Project

General

Profile

Bug #43185

ceph -s not showing client activity

Added by super xor 2 months ago. Updated 16 days ago.

Status:
Need More Info
Priority:
High
Assignee:
-
Category:
-
Target version:
% Done:

0%

Source:
Community (user)
Tags:
Backport:
Regression:
No
Severity:
3 - minor
Reviewed:
Affected Versions:
ceph-qa-suite:
Component(RADOS):
Pull request ID:
Crash signature:

Description

Since Nautilus upgrade ceph -s often (2 out of 3 times) does not show any client or recovery activity. Right now it's not showing anything since minutes.
Must be some bug because we're having heavy I/O going.

Cant give much more information, there's no errors or anything in log that relates to this. Should be easy to find on other setups.

History

#1 Updated by super xor 2 months ago

ceph -s only looks like this:

ceph -s
cluster:
id: c4068f25-d46d-438d-af63-5679a2d56efb
health: HEALTH_WARN
1 nearfull osd(s)
2 pool(s) nearfull
Failed to send data to Zabbix
1 subtrees have overcommitted pool target_size_bytes
1 subtrees have overcommitted pool target_size_ratio

services:
mon: 3 daemons, quorum m1-1045558,m2-1045557,m3-1045556 (age 5w)
mgr: m1-1045558(active, since 5w), standbys: m3-1045556, m2-1045557
mds: xz:1 {0=m3-1045556=up:active} 2 up:standby
osd: 136 osds: 136 up (since 3w), 136 in (since 3w)
rgw: 1 daemon active (m1-1045558.rgw0)
data:
pools: 11 pools, 2657 pgs
objects: 549.18M objects, 353 TiB
usage: 752 TiB used, 350 TiB / 1.1 PiB avail
pgs: 2627 active+clean
29 active+clean+scrubbing+deep
1 active+clean+scrubbing

#2 Updated by Neha Ojha 2 months ago

  • Project changed from mgr to RADOS
  • Priority changed from Normal to Urgent

#4 Updated by Neha Ojha about 1 month ago

  • Status changed from New to Need More Info

super xor wrote:

Possible relation to https://tracker.ceph.com/issues/43364 and https://tracker.ceph.com/issues/43317

Both these issues were reported in 14.2.5, are you also running 14.2.5? Affected versions indicates 14.2.4.

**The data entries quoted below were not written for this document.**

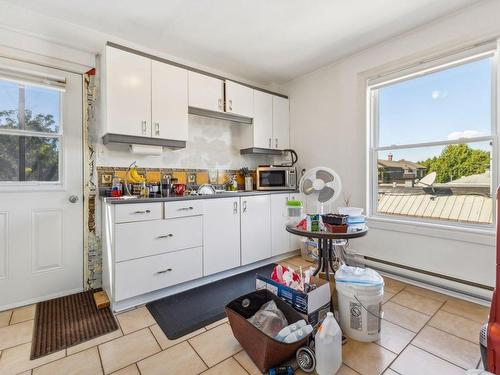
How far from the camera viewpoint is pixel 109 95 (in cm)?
220

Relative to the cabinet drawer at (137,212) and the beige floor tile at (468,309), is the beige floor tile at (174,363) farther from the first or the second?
the beige floor tile at (468,309)

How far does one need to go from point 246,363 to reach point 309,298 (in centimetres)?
52

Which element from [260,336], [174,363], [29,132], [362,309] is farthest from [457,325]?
[29,132]

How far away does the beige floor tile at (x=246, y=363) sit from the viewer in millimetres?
1370

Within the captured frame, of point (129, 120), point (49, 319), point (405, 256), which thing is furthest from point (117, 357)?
point (405, 256)

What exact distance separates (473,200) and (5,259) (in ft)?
13.2

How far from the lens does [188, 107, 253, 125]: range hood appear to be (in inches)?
110

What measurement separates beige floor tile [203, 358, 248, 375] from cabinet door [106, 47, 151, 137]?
78.4 inches

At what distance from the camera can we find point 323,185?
2.01 m

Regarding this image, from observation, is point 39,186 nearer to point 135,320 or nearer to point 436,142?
point 135,320

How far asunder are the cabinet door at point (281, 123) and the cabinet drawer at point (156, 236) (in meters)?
1.74


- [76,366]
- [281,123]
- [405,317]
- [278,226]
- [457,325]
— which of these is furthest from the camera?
[281,123]

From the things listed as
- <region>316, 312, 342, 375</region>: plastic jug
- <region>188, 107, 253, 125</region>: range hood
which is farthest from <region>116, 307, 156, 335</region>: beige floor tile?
<region>188, 107, 253, 125</region>: range hood

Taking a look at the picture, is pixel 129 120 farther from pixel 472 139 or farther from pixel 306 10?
pixel 472 139
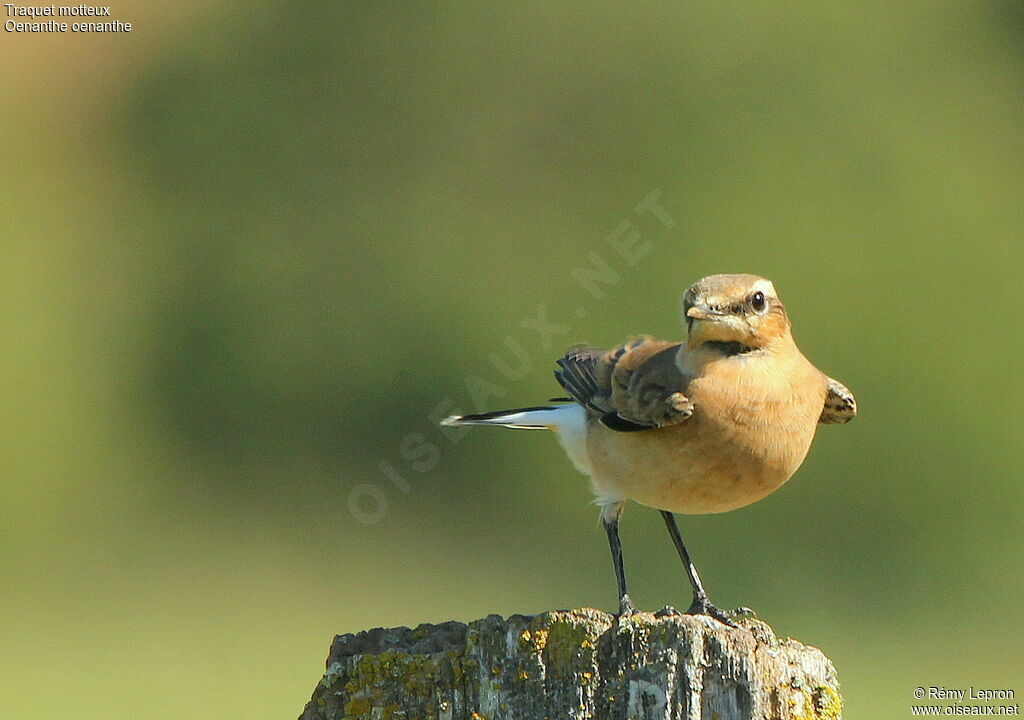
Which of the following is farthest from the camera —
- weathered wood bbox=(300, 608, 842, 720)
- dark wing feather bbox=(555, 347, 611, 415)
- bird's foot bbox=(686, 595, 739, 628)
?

#5 Updated by super xor about 1 month ago

We run 14.2.4. I see mgr process at 100% sometimes and I been told that the reason for lack of activity show might be overloaded mgr or something.
It's hard to debug I get it, but basically it just doesnt show anything as pasted above. Happens sporadically, usually when there is heavy IO due to recovery or similar 'changes'. We been adding OSDs, changing PGs etc lately, so we see it a lot.

#6 Updated by Sage Weil 21 days ago

  • Target version set to v15.0.0

#7 Updated by Sage Weil 20 days ago

  • Priority changed from Urgent to High

#8 Updated by Neha Ojha 19 days ago

Are you observing any client activity in the cluster logs when "ceph -s" isn't reporting them?
It is sometimes possible for client I/O to be intermittently missing during periods of aggressive recovery and scrub activity. You can increase the value of "mon_stat_smooth_intervals" from the default of 6 to maybe 9 or higher and see it helps. This will increase the number of PGMaps stats over which we calculate the average read/write throughput of the whole cluster before displaying them.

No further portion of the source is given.